Re: [PATCH 3/5] blktrace: refcount the request_queue during ioctl
From: Bart Van Assche
Date: Wed Apr 15 2020 - 10:45:55 EST
On 2020-04-14 23:16, Luis Chamberlain wrote:
> On Tue, Apr 14, 2020 at 08:40:44AM -0700, Christoph Hellwig wrote:
>> Hmm, where exactly does the race come in so that it can only happen
>> after where you take the reference, but not before it?

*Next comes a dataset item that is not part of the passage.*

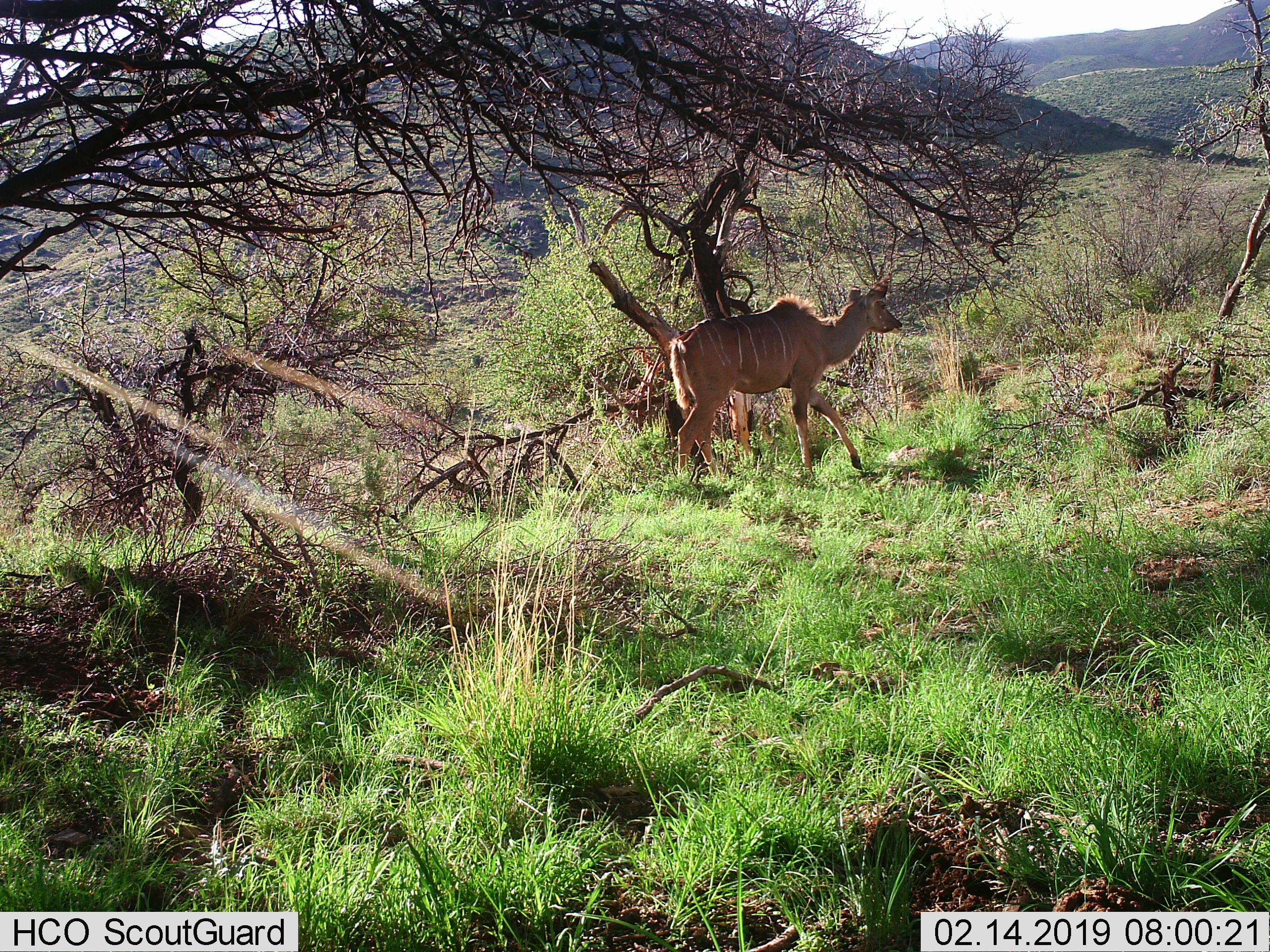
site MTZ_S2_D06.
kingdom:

I'm probably
>> missing something, but that just means it needs to be explained a little
>> better :)
>
>>From the trace on patch 2/5:
>
> BLKTRACE_SETUP(loop0) #2
> [ 13.933961] == blk_trace_ioctl(2, BLKTRACESETUP) start
> [ 13.936758] === do_blk_trace_setup(2) start
> [ 13.938944] === do_blk_trace_setup(2) creating directory
> [ 13.941029] === do_blk_trace_setup(2) using what debugfs_lookup() gave
>
> ---> From LOOP_CTL_DEL(loop0) #2
> [ 13.971046] === blk_trace_cleanup(7) end
> [ 13.973175] == __blk_trace_remove(7) end
> [ 13.975352] == blk_trace_shutdown(7) end
> [ 13.977415] = __blk_release_queue(7) calling blk_mq_debugfs_unregister()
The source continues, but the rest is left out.